Further economic news, at least on the same Vesti, at least on NTV. When they tell you several times a day about the next expansion of the dual-currency basket and a slight weakening of the ruble, why? About the indexes "high-tech nasdaq" and "ESEN BP"? What does this information have to give a simple man in the street? Economists and traders won't know about these figures from a shit box, will they? Well, after all, RBC or Bloomberg exist for them.

There is either some deep meaning in this, which, alas, I can’t understand, or it’s just hack and not the desire to strain and think, but what people really want to hear is to see. It’s easier, I took a picture from a bourgeois channel and let it go "no comment". "Business" news can also be molded like pies and then repeated ten times a day. I planted a pretty girl, who reads smart phrases about options and futures from a teleprompter, launched a ticker with stock prices, and now the information product is ready, you can stuff it with advertising.

To be fair, I tried to imagine the ideal television that I would like to watch. Nothing comes to mind. I have already lost the habit of TV, the efficiency of this source of information is too low. So far I can’t tune in to Expert TV, although I don’t have much hope for it either. Perhaps in the future there will be interactive pay TV channels, where viewers will go on the air like video chats and communicate with the hosts with other viewers. This would be interesting to watch, and perhaps participate in. It's something like social network, in which it will be possible to communicate virtually, but in real time at a much higher speed.

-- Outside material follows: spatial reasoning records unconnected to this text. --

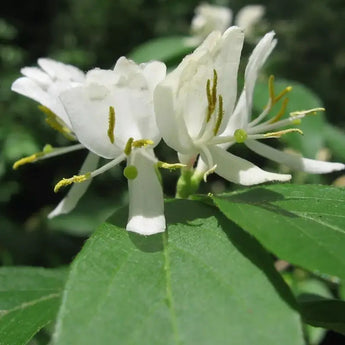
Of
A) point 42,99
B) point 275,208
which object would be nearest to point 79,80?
point 42,99

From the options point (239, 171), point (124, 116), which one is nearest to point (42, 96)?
point (124, 116)

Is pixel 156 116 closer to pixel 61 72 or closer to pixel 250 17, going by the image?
pixel 61 72

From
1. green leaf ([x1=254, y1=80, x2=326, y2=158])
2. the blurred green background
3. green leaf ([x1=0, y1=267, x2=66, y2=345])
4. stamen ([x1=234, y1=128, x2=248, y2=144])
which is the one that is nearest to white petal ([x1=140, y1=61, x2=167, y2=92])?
stamen ([x1=234, y1=128, x2=248, y2=144])

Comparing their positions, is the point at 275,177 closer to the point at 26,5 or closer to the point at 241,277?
the point at 241,277

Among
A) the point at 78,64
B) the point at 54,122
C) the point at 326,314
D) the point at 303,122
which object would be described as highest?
the point at 78,64

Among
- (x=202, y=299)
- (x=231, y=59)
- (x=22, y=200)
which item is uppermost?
(x=22, y=200)

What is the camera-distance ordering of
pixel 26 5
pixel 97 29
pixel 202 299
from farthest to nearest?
pixel 97 29
pixel 26 5
pixel 202 299

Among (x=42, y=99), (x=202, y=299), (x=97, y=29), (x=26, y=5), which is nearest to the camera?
(x=202, y=299)

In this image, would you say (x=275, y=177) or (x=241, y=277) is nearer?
(x=241, y=277)
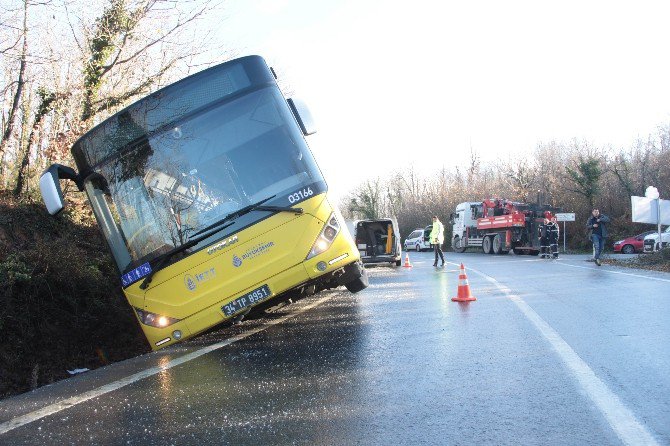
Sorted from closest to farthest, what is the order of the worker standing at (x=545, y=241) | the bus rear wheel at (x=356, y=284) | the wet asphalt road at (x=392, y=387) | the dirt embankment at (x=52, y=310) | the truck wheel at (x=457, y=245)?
the wet asphalt road at (x=392, y=387) < the bus rear wheel at (x=356, y=284) < the dirt embankment at (x=52, y=310) < the worker standing at (x=545, y=241) < the truck wheel at (x=457, y=245)

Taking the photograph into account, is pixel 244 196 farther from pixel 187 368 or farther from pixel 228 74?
pixel 187 368

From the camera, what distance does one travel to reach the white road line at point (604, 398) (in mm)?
3424

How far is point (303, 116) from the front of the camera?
24.0 feet

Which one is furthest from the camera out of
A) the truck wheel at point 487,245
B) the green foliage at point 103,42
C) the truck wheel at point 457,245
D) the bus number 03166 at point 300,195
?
the truck wheel at point 457,245

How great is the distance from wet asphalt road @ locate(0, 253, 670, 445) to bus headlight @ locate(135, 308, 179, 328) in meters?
0.37

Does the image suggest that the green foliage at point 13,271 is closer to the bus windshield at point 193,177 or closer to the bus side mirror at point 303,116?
the bus windshield at point 193,177

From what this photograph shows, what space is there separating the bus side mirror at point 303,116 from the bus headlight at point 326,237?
1.11m

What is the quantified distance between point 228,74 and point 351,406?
4.34 meters

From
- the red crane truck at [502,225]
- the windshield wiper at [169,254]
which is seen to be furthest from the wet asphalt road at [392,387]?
the red crane truck at [502,225]

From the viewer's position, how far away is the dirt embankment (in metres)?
8.16

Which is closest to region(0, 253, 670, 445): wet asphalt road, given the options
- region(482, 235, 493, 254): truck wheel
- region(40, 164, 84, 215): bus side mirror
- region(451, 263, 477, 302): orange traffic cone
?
region(451, 263, 477, 302): orange traffic cone

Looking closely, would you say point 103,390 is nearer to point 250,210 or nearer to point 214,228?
point 214,228

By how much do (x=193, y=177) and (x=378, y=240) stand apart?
1565 cm

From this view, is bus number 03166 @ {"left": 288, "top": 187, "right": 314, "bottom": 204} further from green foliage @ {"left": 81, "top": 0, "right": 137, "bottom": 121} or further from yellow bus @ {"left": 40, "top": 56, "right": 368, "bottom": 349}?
green foliage @ {"left": 81, "top": 0, "right": 137, "bottom": 121}
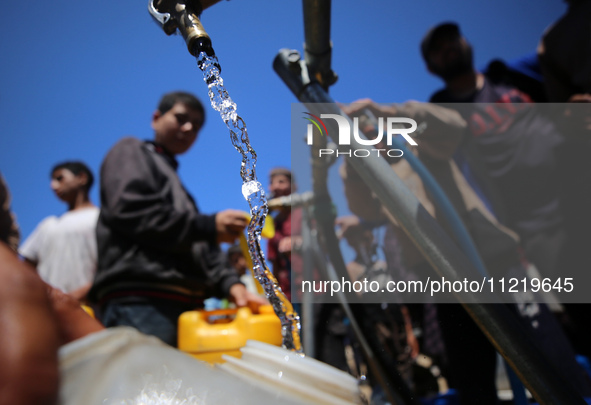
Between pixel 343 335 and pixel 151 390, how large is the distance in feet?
6.95

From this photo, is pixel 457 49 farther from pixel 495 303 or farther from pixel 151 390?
pixel 151 390

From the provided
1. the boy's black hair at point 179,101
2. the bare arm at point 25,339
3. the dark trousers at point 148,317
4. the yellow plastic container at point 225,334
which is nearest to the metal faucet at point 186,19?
the bare arm at point 25,339

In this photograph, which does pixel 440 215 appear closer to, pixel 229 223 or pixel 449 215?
pixel 449 215

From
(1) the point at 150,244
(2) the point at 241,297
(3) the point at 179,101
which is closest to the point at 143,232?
(1) the point at 150,244

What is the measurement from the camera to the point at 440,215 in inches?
40.0

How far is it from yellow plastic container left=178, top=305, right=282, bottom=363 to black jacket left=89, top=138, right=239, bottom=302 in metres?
0.24

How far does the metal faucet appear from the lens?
0.67 metres

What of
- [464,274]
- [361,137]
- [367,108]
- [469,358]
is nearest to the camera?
[464,274]

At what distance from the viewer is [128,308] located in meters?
1.36

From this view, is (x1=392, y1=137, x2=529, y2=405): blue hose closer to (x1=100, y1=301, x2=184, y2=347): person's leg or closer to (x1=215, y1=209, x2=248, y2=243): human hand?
(x1=215, y1=209, x2=248, y2=243): human hand

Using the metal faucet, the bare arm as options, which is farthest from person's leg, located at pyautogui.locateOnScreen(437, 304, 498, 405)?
the bare arm

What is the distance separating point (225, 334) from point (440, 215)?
675 millimetres

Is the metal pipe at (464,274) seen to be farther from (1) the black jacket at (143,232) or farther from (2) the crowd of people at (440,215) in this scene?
(1) the black jacket at (143,232)

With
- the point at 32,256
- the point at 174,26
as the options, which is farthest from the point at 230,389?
the point at 32,256
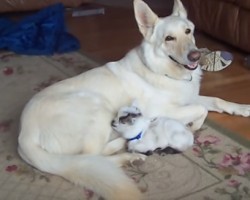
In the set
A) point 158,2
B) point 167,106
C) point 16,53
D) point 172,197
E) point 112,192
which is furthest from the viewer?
point 158,2

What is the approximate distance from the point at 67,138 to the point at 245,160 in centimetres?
73

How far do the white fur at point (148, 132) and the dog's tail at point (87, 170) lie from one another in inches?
8.7

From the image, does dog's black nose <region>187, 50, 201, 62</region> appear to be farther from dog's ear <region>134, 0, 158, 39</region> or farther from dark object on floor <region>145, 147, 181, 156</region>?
dark object on floor <region>145, 147, 181, 156</region>

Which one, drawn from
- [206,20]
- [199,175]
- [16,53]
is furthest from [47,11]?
[199,175]

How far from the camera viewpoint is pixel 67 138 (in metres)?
1.74

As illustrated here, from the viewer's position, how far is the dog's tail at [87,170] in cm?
143

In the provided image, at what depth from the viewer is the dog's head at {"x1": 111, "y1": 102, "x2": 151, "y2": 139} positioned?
1.79 meters

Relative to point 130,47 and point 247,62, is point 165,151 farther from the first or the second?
point 130,47

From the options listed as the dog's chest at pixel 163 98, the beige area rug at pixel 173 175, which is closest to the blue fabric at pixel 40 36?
the beige area rug at pixel 173 175

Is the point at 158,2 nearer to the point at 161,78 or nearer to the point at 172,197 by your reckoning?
the point at 161,78

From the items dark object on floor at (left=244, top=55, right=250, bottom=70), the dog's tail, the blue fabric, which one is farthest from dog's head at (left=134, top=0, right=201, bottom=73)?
the blue fabric

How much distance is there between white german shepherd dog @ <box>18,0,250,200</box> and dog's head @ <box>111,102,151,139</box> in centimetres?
6

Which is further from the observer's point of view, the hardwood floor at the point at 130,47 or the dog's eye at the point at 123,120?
the hardwood floor at the point at 130,47

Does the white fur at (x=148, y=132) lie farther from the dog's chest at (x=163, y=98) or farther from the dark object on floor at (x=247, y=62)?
the dark object on floor at (x=247, y=62)
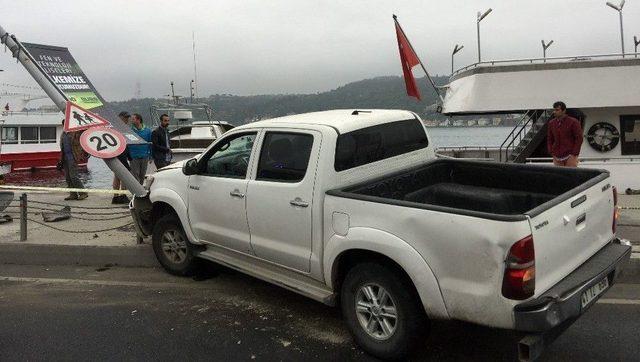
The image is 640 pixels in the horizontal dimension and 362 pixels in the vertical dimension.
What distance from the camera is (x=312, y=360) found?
377cm

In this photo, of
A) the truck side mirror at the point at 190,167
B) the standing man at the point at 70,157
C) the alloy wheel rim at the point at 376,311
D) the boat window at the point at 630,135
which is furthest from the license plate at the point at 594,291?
the boat window at the point at 630,135

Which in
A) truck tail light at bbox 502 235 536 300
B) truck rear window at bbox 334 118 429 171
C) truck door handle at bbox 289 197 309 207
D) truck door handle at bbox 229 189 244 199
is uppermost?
truck rear window at bbox 334 118 429 171

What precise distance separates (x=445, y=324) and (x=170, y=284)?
9.95ft

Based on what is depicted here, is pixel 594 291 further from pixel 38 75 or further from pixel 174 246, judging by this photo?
pixel 38 75

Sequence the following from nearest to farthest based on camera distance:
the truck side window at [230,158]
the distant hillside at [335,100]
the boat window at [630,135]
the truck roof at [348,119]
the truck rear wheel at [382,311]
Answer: the truck rear wheel at [382,311] → the truck roof at [348,119] → the truck side window at [230,158] → the boat window at [630,135] → the distant hillside at [335,100]

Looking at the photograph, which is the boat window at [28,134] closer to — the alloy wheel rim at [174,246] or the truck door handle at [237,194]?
the alloy wheel rim at [174,246]

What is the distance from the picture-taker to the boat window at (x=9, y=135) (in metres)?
30.7

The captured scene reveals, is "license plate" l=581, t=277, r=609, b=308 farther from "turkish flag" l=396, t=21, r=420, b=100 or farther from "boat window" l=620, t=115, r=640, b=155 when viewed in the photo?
"turkish flag" l=396, t=21, r=420, b=100

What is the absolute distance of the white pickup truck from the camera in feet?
9.97

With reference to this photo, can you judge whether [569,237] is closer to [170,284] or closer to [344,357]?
[344,357]

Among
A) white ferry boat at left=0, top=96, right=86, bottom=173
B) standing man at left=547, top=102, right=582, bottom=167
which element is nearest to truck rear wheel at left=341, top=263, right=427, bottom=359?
standing man at left=547, top=102, right=582, bottom=167

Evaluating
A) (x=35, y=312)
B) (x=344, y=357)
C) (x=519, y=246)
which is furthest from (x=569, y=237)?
(x=35, y=312)

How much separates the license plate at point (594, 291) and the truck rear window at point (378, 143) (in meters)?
1.96

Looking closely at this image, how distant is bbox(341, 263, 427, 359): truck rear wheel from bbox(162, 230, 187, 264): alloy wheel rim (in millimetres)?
2475
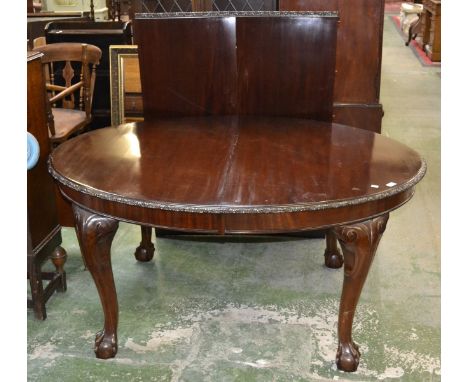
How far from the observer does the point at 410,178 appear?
1847 millimetres

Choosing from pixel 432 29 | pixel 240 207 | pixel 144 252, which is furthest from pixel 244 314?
pixel 432 29

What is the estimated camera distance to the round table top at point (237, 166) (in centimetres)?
170

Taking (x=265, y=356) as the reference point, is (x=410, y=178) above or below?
above

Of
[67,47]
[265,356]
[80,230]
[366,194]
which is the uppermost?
[67,47]

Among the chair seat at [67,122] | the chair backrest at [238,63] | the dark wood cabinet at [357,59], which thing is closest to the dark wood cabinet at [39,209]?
the chair backrest at [238,63]

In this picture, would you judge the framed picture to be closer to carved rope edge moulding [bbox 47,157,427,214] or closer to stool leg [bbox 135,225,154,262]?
stool leg [bbox 135,225,154,262]

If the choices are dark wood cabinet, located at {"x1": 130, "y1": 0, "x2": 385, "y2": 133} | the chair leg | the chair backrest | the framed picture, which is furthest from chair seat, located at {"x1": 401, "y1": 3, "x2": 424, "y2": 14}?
the chair leg

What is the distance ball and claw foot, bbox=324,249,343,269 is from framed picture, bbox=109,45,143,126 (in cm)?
201

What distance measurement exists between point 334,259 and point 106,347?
1259mm

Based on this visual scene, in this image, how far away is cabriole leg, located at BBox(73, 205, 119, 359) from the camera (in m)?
1.94

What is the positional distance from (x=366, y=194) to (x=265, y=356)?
87 cm

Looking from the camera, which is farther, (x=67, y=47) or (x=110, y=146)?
(x=67, y=47)

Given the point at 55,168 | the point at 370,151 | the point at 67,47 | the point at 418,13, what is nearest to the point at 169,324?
the point at 55,168

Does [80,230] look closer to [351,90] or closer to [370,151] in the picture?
[370,151]
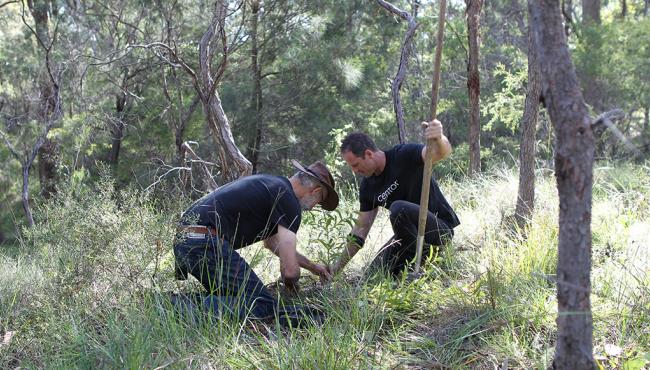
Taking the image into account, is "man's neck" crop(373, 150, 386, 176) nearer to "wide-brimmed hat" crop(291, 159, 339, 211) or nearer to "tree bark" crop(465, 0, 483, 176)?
"wide-brimmed hat" crop(291, 159, 339, 211)

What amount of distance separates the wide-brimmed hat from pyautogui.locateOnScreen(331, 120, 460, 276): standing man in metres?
0.24

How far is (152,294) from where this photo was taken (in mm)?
3781

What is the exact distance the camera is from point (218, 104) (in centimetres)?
683

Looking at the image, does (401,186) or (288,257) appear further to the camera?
(401,186)

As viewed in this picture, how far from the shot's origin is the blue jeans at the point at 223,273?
12.3 ft

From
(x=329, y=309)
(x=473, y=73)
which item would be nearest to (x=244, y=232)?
(x=329, y=309)

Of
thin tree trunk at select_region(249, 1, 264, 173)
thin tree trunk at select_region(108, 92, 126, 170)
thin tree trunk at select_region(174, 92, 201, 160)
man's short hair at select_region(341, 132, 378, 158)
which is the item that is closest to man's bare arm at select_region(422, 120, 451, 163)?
man's short hair at select_region(341, 132, 378, 158)

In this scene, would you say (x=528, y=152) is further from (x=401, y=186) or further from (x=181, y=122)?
(x=181, y=122)

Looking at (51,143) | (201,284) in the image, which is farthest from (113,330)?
(51,143)

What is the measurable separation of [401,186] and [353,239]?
2.58ft

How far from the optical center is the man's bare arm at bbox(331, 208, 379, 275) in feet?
14.3

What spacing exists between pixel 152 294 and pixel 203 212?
0.66 m

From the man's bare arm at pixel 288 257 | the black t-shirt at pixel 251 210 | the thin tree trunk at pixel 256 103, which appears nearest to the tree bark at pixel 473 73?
the black t-shirt at pixel 251 210

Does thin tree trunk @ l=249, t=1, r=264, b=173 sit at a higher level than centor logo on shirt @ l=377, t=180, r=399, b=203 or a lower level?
higher
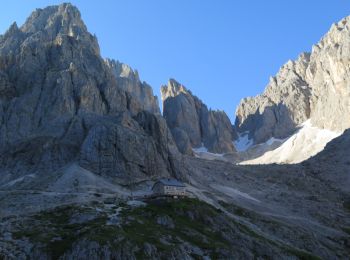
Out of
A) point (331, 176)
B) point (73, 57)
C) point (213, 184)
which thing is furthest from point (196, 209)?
point (73, 57)

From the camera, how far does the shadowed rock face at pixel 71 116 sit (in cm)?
12788

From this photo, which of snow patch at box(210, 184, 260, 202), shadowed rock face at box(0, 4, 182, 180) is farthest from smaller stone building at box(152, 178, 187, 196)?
snow patch at box(210, 184, 260, 202)

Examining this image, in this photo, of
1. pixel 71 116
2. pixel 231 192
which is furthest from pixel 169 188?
pixel 71 116

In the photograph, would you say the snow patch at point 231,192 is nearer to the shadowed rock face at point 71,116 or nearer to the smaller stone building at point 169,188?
the shadowed rock face at point 71,116

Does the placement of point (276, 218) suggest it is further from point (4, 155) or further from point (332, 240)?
point (4, 155)

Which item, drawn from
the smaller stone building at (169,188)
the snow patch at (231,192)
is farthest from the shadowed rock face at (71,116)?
the smaller stone building at (169,188)

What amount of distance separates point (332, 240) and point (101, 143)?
5685 cm

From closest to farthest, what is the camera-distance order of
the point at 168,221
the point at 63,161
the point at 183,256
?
the point at 183,256 → the point at 168,221 → the point at 63,161

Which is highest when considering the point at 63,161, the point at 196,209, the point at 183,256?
the point at 63,161

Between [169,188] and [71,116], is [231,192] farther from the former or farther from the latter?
[71,116]

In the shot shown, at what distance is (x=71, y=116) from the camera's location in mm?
150500

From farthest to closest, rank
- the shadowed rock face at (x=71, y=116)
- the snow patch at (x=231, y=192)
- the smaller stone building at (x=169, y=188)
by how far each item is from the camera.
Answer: the snow patch at (x=231, y=192)
the shadowed rock face at (x=71, y=116)
the smaller stone building at (x=169, y=188)

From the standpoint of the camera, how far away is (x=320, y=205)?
137125 millimetres

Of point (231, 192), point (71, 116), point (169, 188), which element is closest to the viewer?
point (169, 188)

This question worries me from a practical point of view. I myself constantly reflect on the expediency of this or that material in our publications. What information do I need? Data. Speaking of TV live coverage. Presenting information from different points of view. Expert opinion. The same facts, only passed through the experience and understanding of a specific authoritative person in this area. His picture of events and forecast of further development. In order for the image to be three-dimensional, three-dimensional information is needed. Contrasting points of view and bare facts.

I now evaluate all information on whether it helped me to improve my understanding, which in turn should help me to act more effectively. To understand, you need a counter question, you need to look for an answer to what worries you. Or at least be able to formulate, realize what does not suit you, shares with the ideal development of events. So you set traps for the right information.